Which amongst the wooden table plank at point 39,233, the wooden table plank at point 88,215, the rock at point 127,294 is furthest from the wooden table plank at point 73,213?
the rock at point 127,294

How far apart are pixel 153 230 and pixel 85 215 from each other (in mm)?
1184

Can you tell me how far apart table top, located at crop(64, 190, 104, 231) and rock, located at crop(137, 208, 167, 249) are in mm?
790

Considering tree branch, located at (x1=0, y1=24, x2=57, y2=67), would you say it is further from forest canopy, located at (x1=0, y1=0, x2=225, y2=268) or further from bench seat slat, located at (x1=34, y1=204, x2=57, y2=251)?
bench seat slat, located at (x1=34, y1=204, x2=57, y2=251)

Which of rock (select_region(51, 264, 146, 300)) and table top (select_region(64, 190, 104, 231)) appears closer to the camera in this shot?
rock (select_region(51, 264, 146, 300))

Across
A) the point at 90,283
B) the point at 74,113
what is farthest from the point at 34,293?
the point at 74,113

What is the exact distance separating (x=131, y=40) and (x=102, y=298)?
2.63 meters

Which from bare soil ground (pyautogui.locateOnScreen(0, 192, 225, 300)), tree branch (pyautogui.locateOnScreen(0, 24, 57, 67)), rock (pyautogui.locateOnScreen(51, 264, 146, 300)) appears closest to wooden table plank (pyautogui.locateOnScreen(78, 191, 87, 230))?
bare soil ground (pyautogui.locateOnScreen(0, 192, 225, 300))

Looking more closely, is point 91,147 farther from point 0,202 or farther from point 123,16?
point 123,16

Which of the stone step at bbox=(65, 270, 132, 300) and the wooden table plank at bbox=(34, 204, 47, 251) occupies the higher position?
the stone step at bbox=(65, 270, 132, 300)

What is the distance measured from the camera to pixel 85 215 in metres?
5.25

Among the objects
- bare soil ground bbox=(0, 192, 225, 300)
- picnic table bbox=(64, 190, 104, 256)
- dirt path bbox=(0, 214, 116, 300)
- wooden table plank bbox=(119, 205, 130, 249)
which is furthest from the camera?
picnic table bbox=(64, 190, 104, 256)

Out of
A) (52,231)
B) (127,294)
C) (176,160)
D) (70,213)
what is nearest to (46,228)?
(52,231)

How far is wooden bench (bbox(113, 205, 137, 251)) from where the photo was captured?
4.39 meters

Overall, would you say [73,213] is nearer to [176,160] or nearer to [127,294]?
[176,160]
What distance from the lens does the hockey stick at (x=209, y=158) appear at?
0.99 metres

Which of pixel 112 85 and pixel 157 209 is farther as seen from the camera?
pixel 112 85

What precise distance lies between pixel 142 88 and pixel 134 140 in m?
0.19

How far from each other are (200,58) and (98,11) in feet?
*****
Can you retype the part of the records above that opens with the line containing "Can you tell" and closes with the line containing "4.39 meters", both of those lines included?

Can you tell me how far apart table top, located at crop(64, 190, 104, 231) and rock, located at crop(137, 208, 167, 249) are in mm?
790

Considering tree branch, located at (x1=0, y1=24, x2=57, y2=67), would you say it is further from forest canopy, located at (x1=0, y1=0, x2=225, y2=268) or further from bench seat slat, located at (x1=34, y1=204, x2=57, y2=251)?
bench seat slat, located at (x1=34, y1=204, x2=57, y2=251)

Which of rock (select_region(51, 264, 146, 300)) and table top (select_region(64, 190, 104, 231)) appears closer to the camera in this shot?
rock (select_region(51, 264, 146, 300))

Across
A) the point at 90,283
B) the point at 74,113
what is farthest from the point at 34,293?
the point at 74,113

What is the exact distance separating (x=131, y=40) and (x=102, y=298)?
2.63 meters

Which from bare soil ground (pyautogui.locateOnScreen(0, 192, 225, 300)), tree branch (pyautogui.locateOnScreen(0, 24, 57, 67)), rock (pyautogui.locateOnScreen(51, 264, 146, 300)) appears closest to wooden table plank (pyautogui.locateOnScreen(78, 191, 87, 230))?
bare soil ground (pyautogui.locateOnScreen(0, 192, 225, 300))

Looking more closely, is point 91,147 farther from point 0,202 or farther from point 123,16?
point 123,16

Which of the stone step at bbox=(65, 270, 132, 300) and the wooden table plank at bbox=(34, 204, 47, 251) occupies the higher position?
the stone step at bbox=(65, 270, 132, 300)

What is the distance measured from the camera to pixel 85 215 in metres?
5.25

Among the objects
- bare soil ground bbox=(0, 192, 225, 300)
- picnic table bbox=(64, 190, 104, 256)
- dirt path bbox=(0, 214, 116, 300)
- wooden table plank bbox=(119, 205, 130, 249)
which is furthest from the camera?
picnic table bbox=(64, 190, 104, 256)

Out of
A) (52,231)
B) (127,294)
C) (176,160)
D) (70,213)
what is nearest to (46,228)?
(52,231)

How far is wooden bench (bbox(113, 205, 137, 251)) from where the photo was captured?
4.39 meters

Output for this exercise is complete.